I had never seen my dad’s tears fall before, but he didn’t have time to close the gates and one escaped. It came out his eye and stopped at his cheek. ‘He’s dead,’ he said.

‘Oh, Gav . . .’ Mum touched his shoulder. Dad pulled away as if she’d burned him.

‘Steve was a prick,’ said Dad, walking back outside. ‘Him and bloody Ray. Nothing fucken changes.’ Soon Mum and me heard hammering from the hot-water box.

Once I heard Mum talking to Pop Flick on the telephone about Ray, another one of Dad’s brothers.

‘Oh no, Pop, I know, terrible . . .’ she said. ‘Are they saying he raped her? Are they sure? . . . That’s no good. Poor Ray.
I suppose I’m glad he’s put away . . . I know . . . But still, I can’t help but feel for him. No . . . shocking . . . I know, I know that.’

‘What’s raped?’ I asked Mum after she got off the telephone.

‘It’s nothing, Jimmy. You shouldn’t be listening when I’m on the phone.’

‘What’s raped? I should know, Mum. If it’s a word then I should know the meaning. What’s raped? I should know, Mum. I –’

‘Alright, Jimmy, alright! Your father’s brother Ray went to jail because he hurt a girl. He hurt two girls, alright?’

‘Is raped hurting?’

‘Yes, it is.’

‘Then why didn’t you say to Pop Flick that you are glad Uncle Ray is in jail for
hurting
? Why didn’t you say that?’

‘Because . . .’ Mum took a breath. ‘Because raping is hurting a person in a particular way.’

‘What way?’

‘A bad way. The worst way, Jimmy.’

‘What way?’

‘It’s when a person forces themselves onto another person. That’s what Uncle Ray did. He did it to two girls and now he’s going to jail.’

‘Did he know the two girls?’

She sighed. ‘I don’t know, Jim.
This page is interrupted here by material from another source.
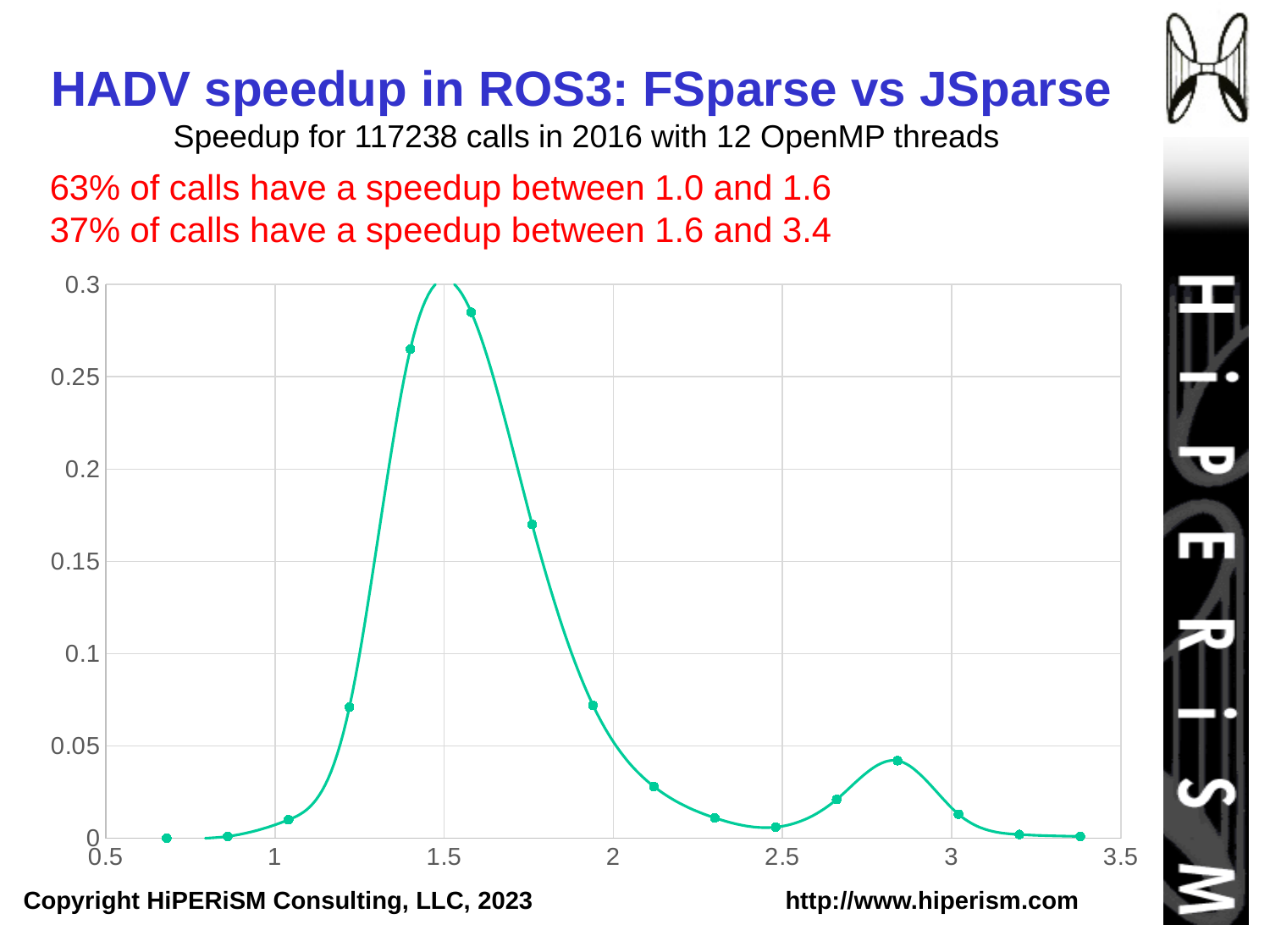
What is the title of the slide containing the chart? HADV speedup in ROS3: FSparse vs JSparse Is the value of the plotted point just below x = 1.25 greater or less than 0.1? less Do the plotted values rise or fall as x increases from 1.6 to 2.5? fall Is the value of the plotted point near x = 2.5 greater or less than 0.05? less Which is larger: the plotted value near x = 2.85 or the plotted value near x = 2.5? the value near x = 2.85 Is the value of the highest plotted point greater or less than 0.25? greater According to the chart subtitle, how many OpenMP threads were used? 12 Do the plotted values rise or fall as x increases from 1.0 to 1.5? rise Which is larger: the plotted value near x = 1.4 or the plotted value near x = 1.75? the value near x = 1.4 What kind of chart is shown on the slide? line chart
I don’t know anything about them.’

I watched as Mum took off her apron. She stood pulling at her lip. Raping. ‘Alright, Mum. That’s what Uncle Ray did.’

‘Yes, that’s what he did. Now forget about it. Let’s eat lunch.’

I only met Uncle Ray once, at a Christmas at Pop Flick’s. His nose was a lump like a mushroom and his eye had a tear down one side. A piece of his network was missing. Somebody
took it from him. Maybe he was looking for it in the two girls. Maybe raping was a search.

‘Why did that happen to Steve?’ I asked Mum.